No grand compact mandating deep cuts in global warming gases was in the cards. Instead, the two-week session focused on a proliferation of secondary issues — a “Green Fund” to help poor nations, deforestation, technology sales and other matters.
The cross-cutting interests of rich and poor nations, tropical and temperate, oil producers, desperate islanders and comfortable continental powers, all combined once more to tie up the annual negotiating session of environment Ministers down to its scheduled final hours.
“Everything is still being negotiated until we have the full package,” the European Union’s climate chief, Connie Hedegaard, told reporters. “The balance between the elements is what is at stake today.”
Coordinated by host Mexico, small groups of delegates, each led by two Ministers, worked overnight and well into Friday behind closed doors at their meeting site, a sprawling beachside resort hotel.
Negotiators had made progress on one key issue — financial support for developing nations to obtain clean-energy technology to cut their own greenhouse gas emissions, and to adapt to potentially damaging climate change — by shifting agricultural practices, for example, and building seawalls against the rise of warming seas.

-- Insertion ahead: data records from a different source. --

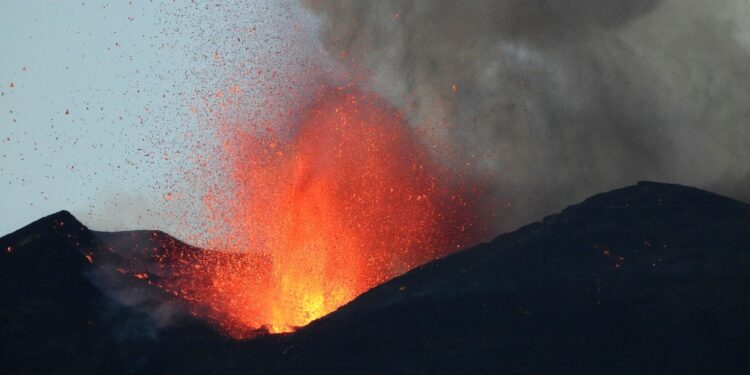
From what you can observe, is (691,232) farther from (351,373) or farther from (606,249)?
(351,373)

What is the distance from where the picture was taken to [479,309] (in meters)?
29.2

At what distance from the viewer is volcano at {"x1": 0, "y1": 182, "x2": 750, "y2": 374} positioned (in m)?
26.9

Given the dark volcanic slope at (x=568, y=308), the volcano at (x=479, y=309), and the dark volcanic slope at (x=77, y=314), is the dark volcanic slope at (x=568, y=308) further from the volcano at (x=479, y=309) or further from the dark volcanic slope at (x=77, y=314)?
the dark volcanic slope at (x=77, y=314)

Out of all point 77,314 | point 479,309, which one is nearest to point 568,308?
point 479,309

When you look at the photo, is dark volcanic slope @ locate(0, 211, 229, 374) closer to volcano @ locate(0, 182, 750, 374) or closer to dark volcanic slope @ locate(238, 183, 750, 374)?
volcano @ locate(0, 182, 750, 374)

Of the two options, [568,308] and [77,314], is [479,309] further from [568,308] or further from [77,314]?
[77,314]

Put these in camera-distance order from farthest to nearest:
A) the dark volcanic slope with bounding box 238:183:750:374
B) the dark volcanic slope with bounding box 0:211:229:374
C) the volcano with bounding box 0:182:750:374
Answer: the dark volcanic slope with bounding box 0:211:229:374
the volcano with bounding box 0:182:750:374
the dark volcanic slope with bounding box 238:183:750:374

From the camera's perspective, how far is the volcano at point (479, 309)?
2694 centimetres

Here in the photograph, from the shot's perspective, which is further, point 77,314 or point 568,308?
point 77,314

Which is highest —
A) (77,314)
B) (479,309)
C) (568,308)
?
(77,314)

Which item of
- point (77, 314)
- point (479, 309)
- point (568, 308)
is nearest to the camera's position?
point (568, 308)

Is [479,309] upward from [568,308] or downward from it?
upward

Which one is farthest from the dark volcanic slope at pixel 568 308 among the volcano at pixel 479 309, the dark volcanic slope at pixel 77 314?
the dark volcanic slope at pixel 77 314

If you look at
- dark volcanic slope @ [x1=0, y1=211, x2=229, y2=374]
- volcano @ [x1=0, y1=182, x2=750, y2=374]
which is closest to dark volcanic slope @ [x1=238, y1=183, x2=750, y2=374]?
volcano @ [x1=0, y1=182, x2=750, y2=374]
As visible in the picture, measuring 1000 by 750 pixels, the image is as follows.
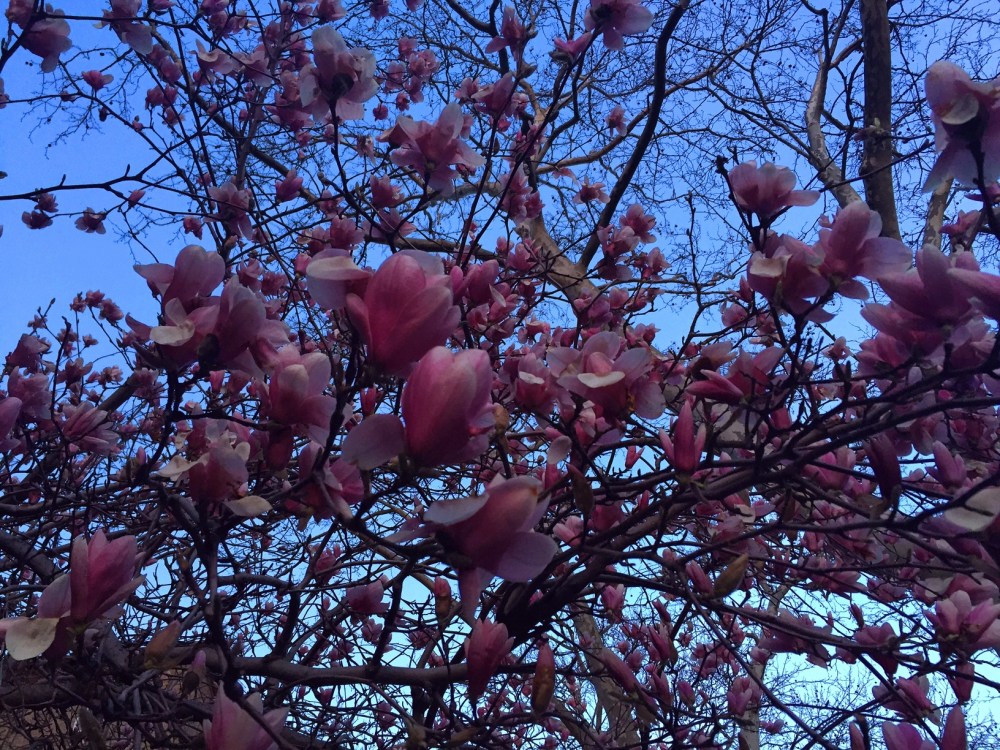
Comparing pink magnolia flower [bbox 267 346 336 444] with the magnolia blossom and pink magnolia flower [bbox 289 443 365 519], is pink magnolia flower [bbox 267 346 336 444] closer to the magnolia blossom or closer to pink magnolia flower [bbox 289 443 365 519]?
pink magnolia flower [bbox 289 443 365 519]

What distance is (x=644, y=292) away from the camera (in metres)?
3.30

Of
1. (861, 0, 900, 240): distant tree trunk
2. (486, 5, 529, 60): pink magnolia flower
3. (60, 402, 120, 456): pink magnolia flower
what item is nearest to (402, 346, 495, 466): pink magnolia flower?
(60, 402, 120, 456): pink magnolia flower

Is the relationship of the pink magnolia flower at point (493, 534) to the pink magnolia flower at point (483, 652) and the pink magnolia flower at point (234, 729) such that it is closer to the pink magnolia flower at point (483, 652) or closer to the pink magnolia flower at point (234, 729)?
the pink magnolia flower at point (483, 652)

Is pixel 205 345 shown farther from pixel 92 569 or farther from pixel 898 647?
pixel 898 647

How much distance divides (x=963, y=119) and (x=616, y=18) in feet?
3.76

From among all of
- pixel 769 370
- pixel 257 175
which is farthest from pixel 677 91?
pixel 769 370

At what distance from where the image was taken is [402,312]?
771 mm

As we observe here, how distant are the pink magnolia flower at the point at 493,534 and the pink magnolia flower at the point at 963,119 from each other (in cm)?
78

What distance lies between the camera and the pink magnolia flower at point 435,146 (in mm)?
1417

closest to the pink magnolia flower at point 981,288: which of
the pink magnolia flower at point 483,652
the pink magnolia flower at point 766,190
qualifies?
the pink magnolia flower at point 766,190

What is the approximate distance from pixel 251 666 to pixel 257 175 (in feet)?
9.81

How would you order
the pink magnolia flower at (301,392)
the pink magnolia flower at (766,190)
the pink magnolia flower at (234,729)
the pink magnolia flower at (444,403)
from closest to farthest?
the pink magnolia flower at (444,403) → the pink magnolia flower at (234,729) → the pink magnolia flower at (301,392) → the pink magnolia flower at (766,190)

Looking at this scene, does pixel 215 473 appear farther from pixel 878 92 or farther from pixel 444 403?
pixel 878 92

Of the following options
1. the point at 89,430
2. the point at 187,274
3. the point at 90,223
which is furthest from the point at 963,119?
the point at 90,223
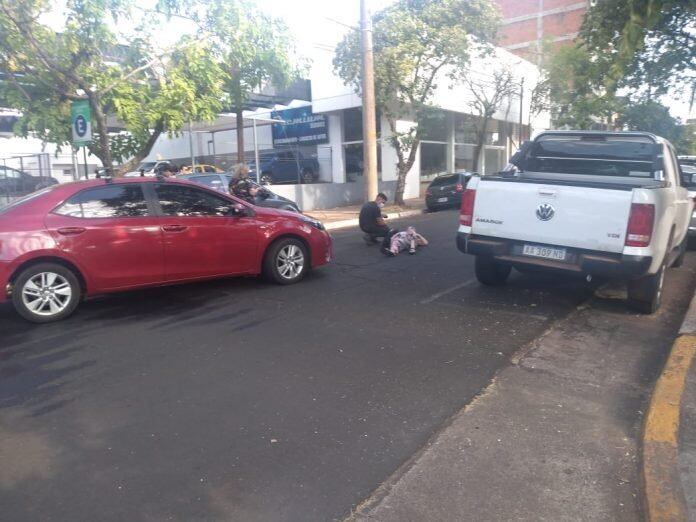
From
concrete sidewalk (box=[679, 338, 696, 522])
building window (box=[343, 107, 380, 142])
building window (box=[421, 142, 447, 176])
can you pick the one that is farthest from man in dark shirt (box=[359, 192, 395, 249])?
building window (box=[421, 142, 447, 176])

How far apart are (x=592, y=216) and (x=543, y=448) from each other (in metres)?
3.12

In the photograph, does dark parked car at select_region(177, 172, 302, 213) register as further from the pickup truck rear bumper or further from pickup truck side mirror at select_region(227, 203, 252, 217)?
the pickup truck rear bumper

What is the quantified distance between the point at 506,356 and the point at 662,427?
1616 mm

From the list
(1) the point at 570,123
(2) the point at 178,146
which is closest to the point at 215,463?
(1) the point at 570,123

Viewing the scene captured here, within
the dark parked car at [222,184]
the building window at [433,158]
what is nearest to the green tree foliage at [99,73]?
the dark parked car at [222,184]

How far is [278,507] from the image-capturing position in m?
2.96

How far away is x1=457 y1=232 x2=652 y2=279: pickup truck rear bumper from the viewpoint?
569 cm

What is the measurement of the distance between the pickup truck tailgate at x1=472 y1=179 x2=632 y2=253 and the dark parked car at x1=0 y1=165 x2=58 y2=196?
14.1m

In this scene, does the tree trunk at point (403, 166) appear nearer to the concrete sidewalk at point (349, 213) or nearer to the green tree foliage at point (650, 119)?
the concrete sidewalk at point (349, 213)

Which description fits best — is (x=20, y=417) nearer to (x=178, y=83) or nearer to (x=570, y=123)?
(x=178, y=83)

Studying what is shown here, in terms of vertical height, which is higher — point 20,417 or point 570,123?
point 570,123

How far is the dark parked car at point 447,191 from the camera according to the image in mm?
20312

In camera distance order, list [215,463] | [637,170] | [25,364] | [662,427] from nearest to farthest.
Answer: [215,463], [662,427], [25,364], [637,170]

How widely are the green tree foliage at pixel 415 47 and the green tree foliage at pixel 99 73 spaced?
9527 millimetres
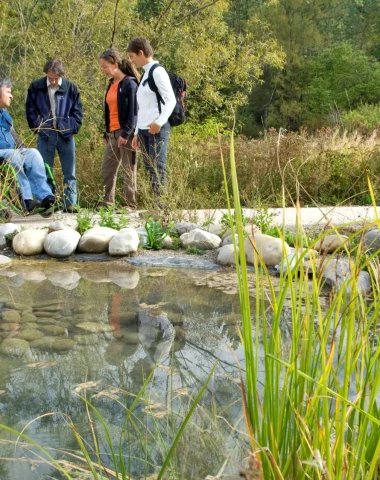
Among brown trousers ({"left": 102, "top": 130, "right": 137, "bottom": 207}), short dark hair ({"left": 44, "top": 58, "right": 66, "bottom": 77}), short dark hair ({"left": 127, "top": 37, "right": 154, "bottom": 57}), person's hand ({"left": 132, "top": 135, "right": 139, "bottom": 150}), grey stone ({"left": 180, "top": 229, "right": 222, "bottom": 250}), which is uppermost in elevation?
short dark hair ({"left": 127, "top": 37, "right": 154, "bottom": 57})

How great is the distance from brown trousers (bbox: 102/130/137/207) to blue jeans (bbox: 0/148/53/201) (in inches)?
31.4

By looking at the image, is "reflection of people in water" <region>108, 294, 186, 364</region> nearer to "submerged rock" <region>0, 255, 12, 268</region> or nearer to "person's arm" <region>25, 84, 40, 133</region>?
"submerged rock" <region>0, 255, 12, 268</region>

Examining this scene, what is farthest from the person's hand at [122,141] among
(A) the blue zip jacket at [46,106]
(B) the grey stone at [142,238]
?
(B) the grey stone at [142,238]

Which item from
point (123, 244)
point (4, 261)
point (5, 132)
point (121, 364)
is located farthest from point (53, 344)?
point (5, 132)

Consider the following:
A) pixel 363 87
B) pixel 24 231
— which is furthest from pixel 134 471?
pixel 363 87

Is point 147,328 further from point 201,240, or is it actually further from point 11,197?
point 11,197

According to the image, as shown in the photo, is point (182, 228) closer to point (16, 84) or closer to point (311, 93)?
point (16, 84)

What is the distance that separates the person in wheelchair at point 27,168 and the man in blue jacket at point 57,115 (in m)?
0.30

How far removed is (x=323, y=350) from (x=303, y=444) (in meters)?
0.21

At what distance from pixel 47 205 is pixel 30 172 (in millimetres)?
380

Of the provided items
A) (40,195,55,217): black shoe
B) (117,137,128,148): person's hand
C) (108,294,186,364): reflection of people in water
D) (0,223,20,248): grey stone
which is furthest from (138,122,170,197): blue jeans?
(108,294,186,364): reflection of people in water

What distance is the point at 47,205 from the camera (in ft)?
23.4

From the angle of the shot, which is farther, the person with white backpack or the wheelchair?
the wheelchair

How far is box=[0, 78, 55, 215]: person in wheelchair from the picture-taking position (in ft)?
22.8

In the “Copenhagen Accord” that emerged from last year’s climate summit in the Danish capital, richer nations promised $100 billion for such a Green Fund by 2020.
“There is a consensus that we set up a climate fund,” Bangladesh’s State Minister for Environment, Mohammed Hasan Mahmud, reported on Friday. Details of oversight, such as its governing board’s balance between rich- and poor-nation representatives, were left to post-Cancun negotiations.
Mr. Mahmud lamented that once again a hoped-for overarching pact to slash global emissions was being deferred at least another year, to the 2011 conference in Durban, South Africa.
“I doubt if the Durban (conference) will deliver the desired level of results if the negotiations go the way we have been going through here,” he said.
Other issues facing intense last-minute negotiation at Cancun:
— Setting up a global structure to make it easier for developing nations to obtain patented technology for clean energy and climate adaptation.
— Pinning down more elements of a complex, controversial plan to compensate poorer nations for protecting their climate-friendly forests.
— Taking voluntary pledges of emissions controls made under the Copenhagen Accord by the U.S., China and other nations, and “anchoring” them in a Cancun document, giving them more formal U.N. status.
— Agreeing on methods for monitoring and verifying that developing nations are fulfilling those voluntary pledges.
In the 1992 U.N. climate treaty, the world’s nations promised to do their best to rein in carbon dioxide and other heat-trapping gases emitted by industry, transportation and agriculture. In the two decades since, the annual conferences’ only big advance came in 1997 in Kyoto, Japan, when parties agreed on modest mandatory reductions by richer nations.
But the U.S., alone in the industrial world, rejected the Kyoto Protocol, complaining it would hurt its economy and that emerging economies such as China and India should have taken on emissions obligations.
Since then China has replaced the U.S. as the world’s biggest emitter, but it has resisted calls that it assume legally binding commitments — not to lower its emissions, but to restrain their growth.
Here at Cancun such issues came to a head, as Japan and Russia fought pressure to acknowledge in a final decision that they will commit to a second period of emissions reductions under Kyoto, whose current targets expire in 2012.
The Japanese complained that with the rise of China, India, Brazil and others, the 37 Kyoto industrial nations now account for only 27 percent of global greenhouse emissions. They want a new, legally binding pact obligating the U.S., China and other major emitters.
The upcoming takeover of the U.S. House of Representatives by the Republicans, many of whom dismiss strong scientific evidence of human-caused warming, rules out any carbon-capping legislation for at least two years, however.
While the decades-long talks stumble along, climate change moves ahead.
The atmosphere’s concentration of carbon dioxide now stands at about 390 parts per million, up from 280 ppm before the industrial age. Scientists project average global temperatures, which rose 0.7°C (1.3°F) in the 20th century, will jump by as much as 6.4°C (11.5°F) by 2100 if too little is done.
The U.N. Environment Programme estimates the voluntary Copenhagen pledges, even if fulfilled, would go only 60 per cent of the way toward keeping the temperature rise below a dangerous 2°C (3.6°F) above preindustrial levels.
Oceans are rising at twice the rate of the 20th century, researchers say, and Pacific islanders report they’re already losing shoreline and settlements to encroaching seas.
“It’s worrying to imagine what will happen 10 years from now at this rate,” said Bruno Sekoli of Lesotho, a spokesman for poorer nations.
“Climate change is a problem that has to be solved. There is no other way.”